_Work to complete:_ Pick out every line of the material below that contains the string "fill", and copy each of those lines in full.

Stored records:
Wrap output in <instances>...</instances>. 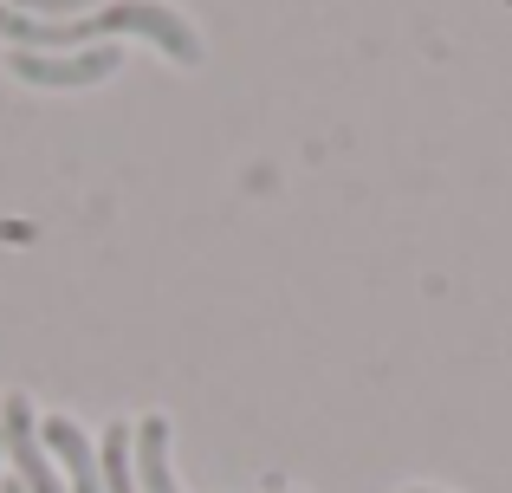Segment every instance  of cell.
Masks as SVG:
<instances>
[{
	"instance_id": "obj_1",
	"label": "cell",
	"mask_w": 512,
	"mask_h": 493,
	"mask_svg": "<svg viewBox=\"0 0 512 493\" xmlns=\"http://www.w3.org/2000/svg\"><path fill=\"white\" fill-rule=\"evenodd\" d=\"M117 33H143L150 46H163L175 65H201V39L195 26L175 7H156V0H111L98 13H78V20H26L0 0V39H13V52H85L104 46Z\"/></svg>"
},
{
	"instance_id": "obj_2",
	"label": "cell",
	"mask_w": 512,
	"mask_h": 493,
	"mask_svg": "<svg viewBox=\"0 0 512 493\" xmlns=\"http://www.w3.org/2000/svg\"><path fill=\"white\" fill-rule=\"evenodd\" d=\"M7 65L26 78V85L85 91V85H104V78L124 65V52H117V46H85V52H7Z\"/></svg>"
},
{
	"instance_id": "obj_3",
	"label": "cell",
	"mask_w": 512,
	"mask_h": 493,
	"mask_svg": "<svg viewBox=\"0 0 512 493\" xmlns=\"http://www.w3.org/2000/svg\"><path fill=\"white\" fill-rule=\"evenodd\" d=\"M0 455L13 461V474H20L26 493H65V481L46 461V448H39V422H33V403H26V396H7V403H0Z\"/></svg>"
},
{
	"instance_id": "obj_4",
	"label": "cell",
	"mask_w": 512,
	"mask_h": 493,
	"mask_svg": "<svg viewBox=\"0 0 512 493\" xmlns=\"http://www.w3.org/2000/svg\"><path fill=\"white\" fill-rule=\"evenodd\" d=\"M46 448L59 455V468H65V493H104L98 487V448L85 442V429H78V422L46 416Z\"/></svg>"
},
{
	"instance_id": "obj_5",
	"label": "cell",
	"mask_w": 512,
	"mask_h": 493,
	"mask_svg": "<svg viewBox=\"0 0 512 493\" xmlns=\"http://www.w3.org/2000/svg\"><path fill=\"white\" fill-rule=\"evenodd\" d=\"M130 468H137V493H182L169 474V422L163 416L130 429Z\"/></svg>"
},
{
	"instance_id": "obj_6",
	"label": "cell",
	"mask_w": 512,
	"mask_h": 493,
	"mask_svg": "<svg viewBox=\"0 0 512 493\" xmlns=\"http://www.w3.org/2000/svg\"><path fill=\"white\" fill-rule=\"evenodd\" d=\"M98 468H104V493H137V468H130V429H104V448H98Z\"/></svg>"
},
{
	"instance_id": "obj_7",
	"label": "cell",
	"mask_w": 512,
	"mask_h": 493,
	"mask_svg": "<svg viewBox=\"0 0 512 493\" xmlns=\"http://www.w3.org/2000/svg\"><path fill=\"white\" fill-rule=\"evenodd\" d=\"M0 461H7V455H0Z\"/></svg>"
},
{
	"instance_id": "obj_8",
	"label": "cell",
	"mask_w": 512,
	"mask_h": 493,
	"mask_svg": "<svg viewBox=\"0 0 512 493\" xmlns=\"http://www.w3.org/2000/svg\"><path fill=\"white\" fill-rule=\"evenodd\" d=\"M20 493H26V487H20Z\"/></svg>"
}]
</instances>
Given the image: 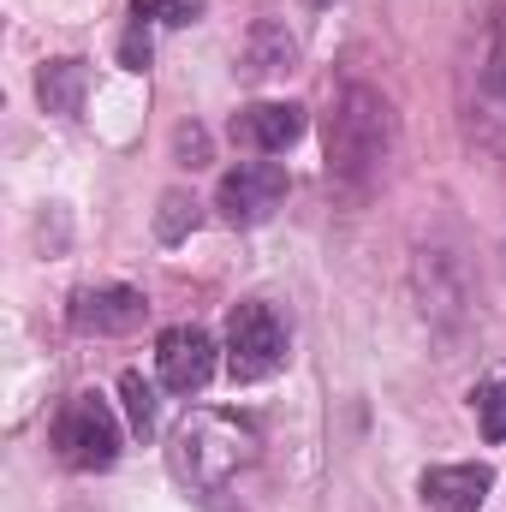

_Task result:_
	"mask_svg": "<svg viewBox=\"0 0 512 493\" xmlns=\"http://www.w3.org/2000/svg\"><path fill=\"white\" fill-rule=\"evenodd\" d=\"M117 33H143L150 46H163L175 65H201V39L195 26L175 7H156V0H111L98 13H78V20H26L0 0V39H13V52H85L104 46Z\"/></svg>"
	"mask_svg": "<svg viewBox=\"0 0 512 493\" xmlns=\"http://www.w3.org/2000/svg\"><path fill=\"white\" fill-rule=\"evenodd\" d=\"M7 65L26 78V85L85 91V85H104V78L124 65V52H117V46H85V52H7Z\"/></svg>"
	"mask_svg": "<svg viewBox=\"0 0 512 493\" xmlns=\"http://www.w3.org/2000/svg\"><path fill=\"white\" fill-rule=\"evenodd\" d=\"M0 455L13 461V474H20L26 493H65V481L46 461V448H39V422H33V403H26V396H7V403H0Z\"/></svg>"
	"mask_svg": "<svg viewBox=\"0 0 512 493\" xmlns=\"http://www.w3.org/2000/svg\"><path fill=\"white\" fill-rule=\"evenodd\" d=\"M46 448L59 455V468H65V493H104L98 487V448L85 442V429H78V422L46 416Z\"/></svg>"
	"mask_svg": "<svg viewBox=\"0 0 512 493\" xmlns=\"http://www.w3.org/2000/svg\"><path fill=\"white\" fill-rule=\"evenodd\" d=\"M130 468H137V493H182L169 474V422L163 416L130 429Z\"/></svg>"
	"mask_svg": "<svg viewBox=\"0 0 512 493\" xmlns=\"http://www.w3.org/2000/svg\"><path fill=\"white\" fill-rule=\"evenodd\" d=\"M98 468H104V493H137V468H130V429H104V448H98Z\"/></svg>"
	"mask_svg": "<svg viewBox=\"0 0 512 493\" xmlns=\"http://www.w3.org/2000/svg\"><path fill=\"white\" fill-rule=\"evenodd\" d=\"M0 461H7V455H0Z\"/></svg>"
	"mask_svg": "<svg viewBox=\"0 0 512 493\" xmlns=\"http://www.w3.org/2000/svg\"><path fill=\"white\" fill-rule=\"evenodd\" d=\"M20 493H26V487H20Z\"/></svg>"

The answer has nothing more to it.